The day Ricki Herbert’s parents first handed him a football is etched in his mind.
The former All Whites coach was four, and with it came a message they would regularly reinforce.
“Chase your dreams. My success is largely due to the way they encouraged and supported me.”
His parents were likely good advisors – dad Clive was a professional cyclist, mum Shirley, a sprinter.
Herbert’s sister Debra was also an integral part of his support network when he began playing in Papatoetoe.
If they didn’t know what that support meant then, Herbert – Cambridge Football Club’s technical director of football – is adamant now, more than five decades later.
“They were the driving force. Because of them, football burns in my bones.”
He’s been in Cambridge four years, after moving to the Waikato to become St Peter’s School’s director of football.
He’s also coached ISPS Handa Premiership side Hamilton Wanderers.

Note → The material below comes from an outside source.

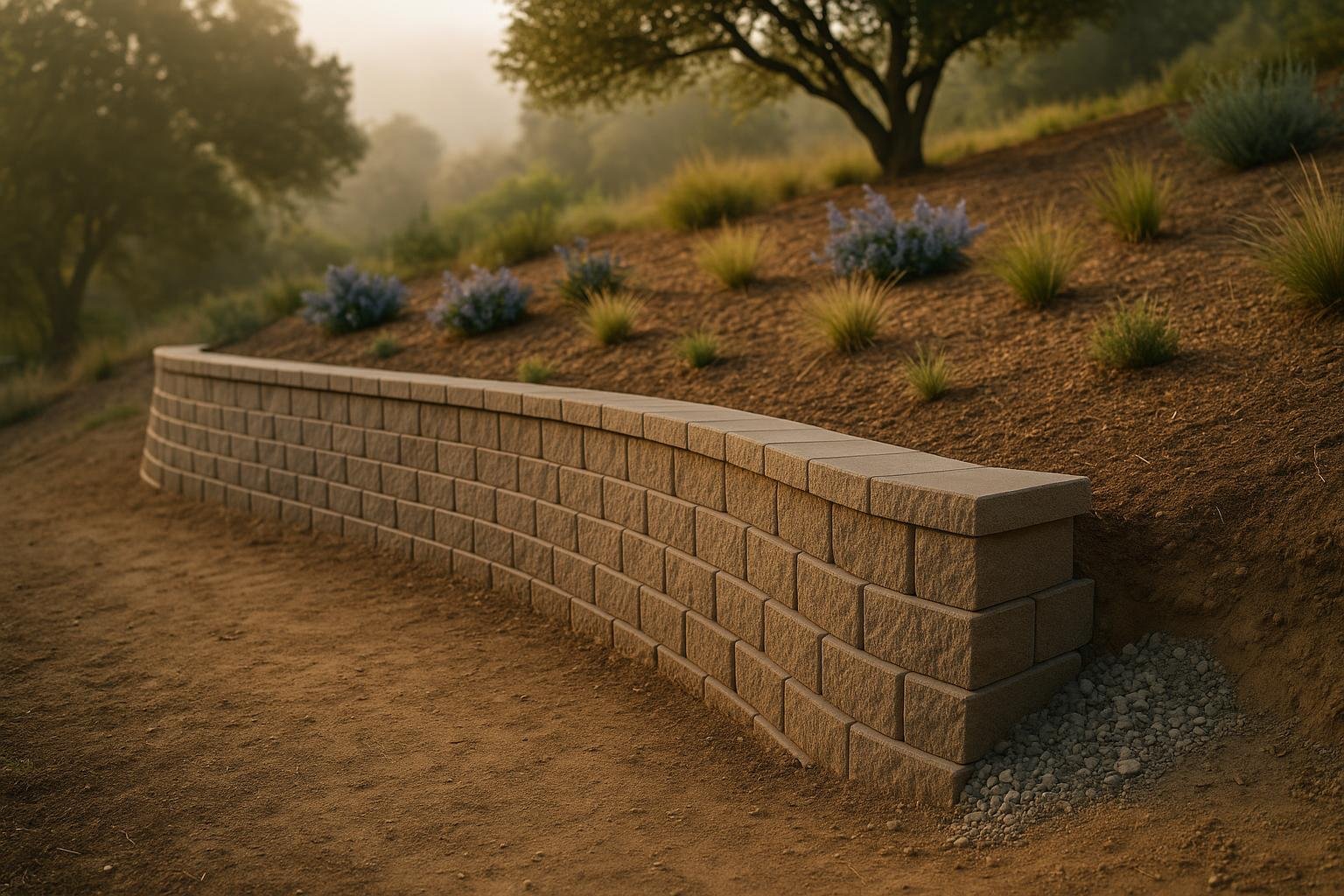 Segmental block retaining wall on a California hillside backyard in Santa Cruz County with native plantings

While his son Kale has since taken over the coaching reigns from dad, Herbert senior remains the club’s football development manager.
Throughout a multi-faceted playing and coaching career, Herbert said every experience shaped him.
There were huge highs and undoubted lows.
Herbert was involved in both of New Zealand’s FIFA World Cup appearances – a teenager in the 1982 squad and coach 28 years later when the All Whites were the only unbeaten country in the finals in South Africa – recording three draws in pool.
Herbert describes his All Whites playing days as “special” – he won 89 international caps from 1980-89.
“I was surrounded by experienced players. We had a lot of the ingredients for success.”
In 1983, a stint in Australia with Sydney Olympic under former Manchester United manager Tommy Docherty helped Herbert achieve a childhood dream.
He became only the third New-Zealand-born footballer to play in the Football League in England after Docherty signed him for Wolverhampton Wanderers.
Herbert made 55 league appearances, but Wolves were in decline.
“Chase your dreams.”
He joined following the side’s relegation from first division, debuting against Brighton in a 1-0 loss.
He played 24 of the next 25 games until the end of the season, but Wolves were relegated to third division.
“It had its challenges, but I did achieve a boyhood dream – playing in England.”
Before Covid-19 prematurely halted this year’s Premier League, Wolves were enjoying their best season in decades – sitting sixth on the table.
After hanging up his boots, Herbert returned home and began coaching in 1990.
High points included leading the Wellington Phoenix from 2007-13, while also in charge of the All Whites from 2005-2013.
In the 2009-10 season, the Phoenix finished third – then the side’s highest ever A-League finish.
Interestingly, before Covid-19 postponed that league too, Phoenix were sitting in third.
The All Whites journey – particularly to the 2010 World Cup – was “just as exhilarating” for Herbert as it was from home.
He said the atmosphere in Wellington when the side beat Bahrain to qualify was unforgettable.
That All Whites’ playing style was based on an attacking platform laid by Rory Fallon, Chris Killen and Shane Smeltz – who all boasted experience of playing in England.
“The whole team never just came to play, they were always there to win.”
Looking back though makes Herbert excited about the future.
He hopes his Ricki Herbert Football Academy – with about 10 North Island talent development centres – can help attract the next generation.
The next hot prospect?
“No specific names,” Herbert said. “Specific traits though – work ethic and the desire to work hard, learn and progress.”
And there’s no immediate plans to move from Cambridge.
“At the moment I’m happy, it’s a beautiful place to be.”